**Texto del ejercicio**
Vamos, que la decepción es ridícula, merecida por friki, porque lo que hace Valenzuela es estupendo y la lectura de este volumen se disfruta como la que más. Afortunadamente, la siguiente entrega se anuncia para dentro de un par de meses. Así que servidor se va frotando las manos, que el torreznismo es vicio mal y requiere de dosis muy continuadas. Y no vean el peaso panorama espectacular de intrigas que deja Valenzuela en ese epílogo final a modo de avance de lo que nos viene… (3+)

7 Comentarios en “Plaza Elíptica (¡vuelve El Capitán Torrezno)

  1. Me lo estoy leyendo en pequeñas dosis, no por falta de ganas si no por falta de tiempo, y estoy disfrutando como nunca.

    Creo que el peor enemigo que tiene esta serie es el título: si lo ve alguien que busca una obra profunda se echará para atrás con ver la portada, pensando que se trata de una parodia tipo El Señor de los Panchitos. Y en cuanto al que busque la parodia y lo abra, se dará cuenta de que es algo mucho más denso que lo que él busca y lo dejará en la estantería de nuevo.

    Y el mejor amigo es el boca a boca, porque todo aquél que lo lea hablará maravillas.

  2. JesusC on 14 enero 2011 at 11:23 said:

    Pues a mi, esta entrega me ha dejado frio, tirando a helado… Tiene momentos puntuales muy buenos, si, pero son tan aislados que se pierden dentro de tanto vericueto narrativo y literario. Este Torrezno sigue en la linea del ultimo del primer ciclo (un primer ciclo impresionante, todo sea dicho).

    Espero que con el siguiente numero la cosa se enderece.

    Saludos

  3. Mocito Feliz on 15 enero 2011 at 2:20 said:

    "el estilo de Valenzuela es de los que obliga a leer en cómodo sofá, con las pantuflas, bebida, algo de picar, mente despejada, tranquilidad y muchas horas por delante"

**Datos**
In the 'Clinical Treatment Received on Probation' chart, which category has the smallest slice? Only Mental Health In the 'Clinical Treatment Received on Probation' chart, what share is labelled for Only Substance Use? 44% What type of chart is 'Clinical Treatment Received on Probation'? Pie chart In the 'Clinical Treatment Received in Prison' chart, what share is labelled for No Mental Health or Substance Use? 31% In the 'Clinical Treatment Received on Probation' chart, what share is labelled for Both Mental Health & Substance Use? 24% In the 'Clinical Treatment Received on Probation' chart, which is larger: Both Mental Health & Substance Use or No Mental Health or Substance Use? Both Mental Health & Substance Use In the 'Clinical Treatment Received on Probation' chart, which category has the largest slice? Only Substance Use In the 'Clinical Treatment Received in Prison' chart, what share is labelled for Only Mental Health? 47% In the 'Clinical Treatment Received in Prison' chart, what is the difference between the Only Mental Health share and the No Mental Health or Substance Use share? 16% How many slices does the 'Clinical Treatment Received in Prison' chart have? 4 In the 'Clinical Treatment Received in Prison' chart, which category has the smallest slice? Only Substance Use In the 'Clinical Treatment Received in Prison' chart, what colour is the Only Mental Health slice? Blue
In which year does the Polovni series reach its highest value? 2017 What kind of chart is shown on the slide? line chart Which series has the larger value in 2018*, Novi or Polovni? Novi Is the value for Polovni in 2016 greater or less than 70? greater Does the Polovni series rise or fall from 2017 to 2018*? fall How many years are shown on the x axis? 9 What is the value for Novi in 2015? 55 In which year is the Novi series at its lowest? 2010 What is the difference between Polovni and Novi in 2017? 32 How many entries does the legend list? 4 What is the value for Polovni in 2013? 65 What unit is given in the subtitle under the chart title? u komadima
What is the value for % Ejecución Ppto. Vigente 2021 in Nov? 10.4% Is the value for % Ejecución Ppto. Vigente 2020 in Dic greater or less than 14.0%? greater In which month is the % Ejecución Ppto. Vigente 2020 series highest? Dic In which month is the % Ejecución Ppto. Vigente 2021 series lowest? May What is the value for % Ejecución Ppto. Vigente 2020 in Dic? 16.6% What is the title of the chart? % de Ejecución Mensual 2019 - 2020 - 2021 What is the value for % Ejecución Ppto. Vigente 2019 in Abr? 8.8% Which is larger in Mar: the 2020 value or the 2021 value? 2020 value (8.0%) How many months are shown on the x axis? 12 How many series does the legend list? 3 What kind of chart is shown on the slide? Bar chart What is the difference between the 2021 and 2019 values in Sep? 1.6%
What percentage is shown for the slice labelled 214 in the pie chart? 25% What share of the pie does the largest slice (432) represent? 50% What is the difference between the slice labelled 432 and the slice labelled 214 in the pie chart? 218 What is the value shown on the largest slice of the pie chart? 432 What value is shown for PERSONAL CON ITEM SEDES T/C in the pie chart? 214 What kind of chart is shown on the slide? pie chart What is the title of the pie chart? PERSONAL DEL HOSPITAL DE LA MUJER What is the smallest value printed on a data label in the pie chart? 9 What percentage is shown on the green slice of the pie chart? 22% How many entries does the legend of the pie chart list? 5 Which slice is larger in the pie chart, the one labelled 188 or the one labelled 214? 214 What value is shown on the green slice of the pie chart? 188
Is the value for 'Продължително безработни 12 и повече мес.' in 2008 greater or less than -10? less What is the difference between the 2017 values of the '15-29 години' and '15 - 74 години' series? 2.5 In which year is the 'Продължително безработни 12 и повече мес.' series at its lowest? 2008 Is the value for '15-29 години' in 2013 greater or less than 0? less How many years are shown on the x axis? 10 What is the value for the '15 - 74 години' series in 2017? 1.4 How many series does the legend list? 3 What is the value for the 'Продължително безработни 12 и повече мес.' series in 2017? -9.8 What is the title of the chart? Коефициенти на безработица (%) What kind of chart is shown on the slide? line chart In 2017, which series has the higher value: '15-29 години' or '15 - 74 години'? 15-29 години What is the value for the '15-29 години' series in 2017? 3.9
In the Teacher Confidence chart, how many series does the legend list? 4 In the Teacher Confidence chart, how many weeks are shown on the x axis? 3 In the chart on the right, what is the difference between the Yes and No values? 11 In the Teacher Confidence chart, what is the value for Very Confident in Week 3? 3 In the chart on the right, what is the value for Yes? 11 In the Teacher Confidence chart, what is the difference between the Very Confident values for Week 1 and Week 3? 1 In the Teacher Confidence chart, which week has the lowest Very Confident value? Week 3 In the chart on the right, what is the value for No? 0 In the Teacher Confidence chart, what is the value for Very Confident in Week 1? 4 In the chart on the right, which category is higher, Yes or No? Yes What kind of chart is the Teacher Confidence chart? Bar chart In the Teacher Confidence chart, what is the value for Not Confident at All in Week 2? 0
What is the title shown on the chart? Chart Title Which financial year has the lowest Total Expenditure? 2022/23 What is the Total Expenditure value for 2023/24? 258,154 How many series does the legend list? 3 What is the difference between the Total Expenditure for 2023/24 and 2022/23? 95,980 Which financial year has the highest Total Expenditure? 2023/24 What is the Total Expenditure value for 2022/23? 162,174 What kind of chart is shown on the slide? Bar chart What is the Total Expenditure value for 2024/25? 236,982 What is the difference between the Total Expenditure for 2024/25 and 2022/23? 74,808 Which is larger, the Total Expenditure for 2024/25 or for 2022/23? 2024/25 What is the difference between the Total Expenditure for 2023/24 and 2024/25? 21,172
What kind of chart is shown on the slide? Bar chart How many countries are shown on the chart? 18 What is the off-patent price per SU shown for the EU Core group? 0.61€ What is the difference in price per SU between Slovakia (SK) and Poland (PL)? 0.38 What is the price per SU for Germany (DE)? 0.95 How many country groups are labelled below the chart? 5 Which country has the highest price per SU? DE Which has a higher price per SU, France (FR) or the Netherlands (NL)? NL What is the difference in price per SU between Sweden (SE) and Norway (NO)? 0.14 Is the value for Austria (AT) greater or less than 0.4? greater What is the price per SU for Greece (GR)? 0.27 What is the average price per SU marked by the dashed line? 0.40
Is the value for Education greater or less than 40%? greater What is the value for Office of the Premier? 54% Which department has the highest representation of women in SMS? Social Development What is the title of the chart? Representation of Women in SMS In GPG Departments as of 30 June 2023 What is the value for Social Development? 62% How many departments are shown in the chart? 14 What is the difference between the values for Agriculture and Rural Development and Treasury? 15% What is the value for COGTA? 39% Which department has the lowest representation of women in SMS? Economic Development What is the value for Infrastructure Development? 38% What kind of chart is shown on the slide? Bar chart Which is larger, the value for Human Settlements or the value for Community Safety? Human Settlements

**Consigna 1**
Según el texto sobre Plaza Elíptica, ¿para cuándo se anuncia la siguiente entrega?
**Consigna 2**
Sigue el texto sobre Plaza Elíptica a partir de la última frase que aparece.

**Tu respuesta 1**
Para dentro de un par de meses.

**Tu respuesta 2**
    pero cómo lo haces al pasar las páginas…cómo consigues leer un cómic y picar algo a la vez sin que en alguna momento manches de aceite o grasa alguna página del libro…

    Va en serio: siempre he querido hacerlo pero la comida de "pica-pica" acostumbra a caracterizarse por tener un alto contenido en grasas y aceites…¿cómo lo hacéis para pasar las páginas sin manchar el papel?

  4. Dreebo on 15 enero 2011 at 2:27 said:

    A mí me gustó mucho, más aún que el tomo anterior. Yo no tenía claro que la serie fuese a continuar después de tanto tiempo, y me alegra ver que Torrezno está más en forma que nunca (es un decir). La única pega que le pongo es que el episodio acaba sin responder ni una sola pregunta, y añadiendo algunos enigmas más… la dos dobles páginas con las que se despide el tomo van a cabrear a más de uno ;)

  5. Kiros on 15 enero 2011 at 14:40 said:

    A mi esas dos dobles páginas no me cabrearon. Al revés, me hicieron salivar. Una gran noticia que en dos meses tengamos nueva ración.

  6. Quique on 16 enero 2011 at 0:50 said:

    Mocito feliz, yo en mi caso leo comiendo pipas o otros frutos secos (cacahuetes, pistachos, etc. ), con lo que el peligro es nulo.

  7. McClure on 21 enero 2011 at 1:18 said:

    No puedo con Torrezno. Muy de vez en cuando me da un respiro, pero mayoritariamente es como si me echaran encima un volquete de palabras, con toques chuscos, que me asfixia.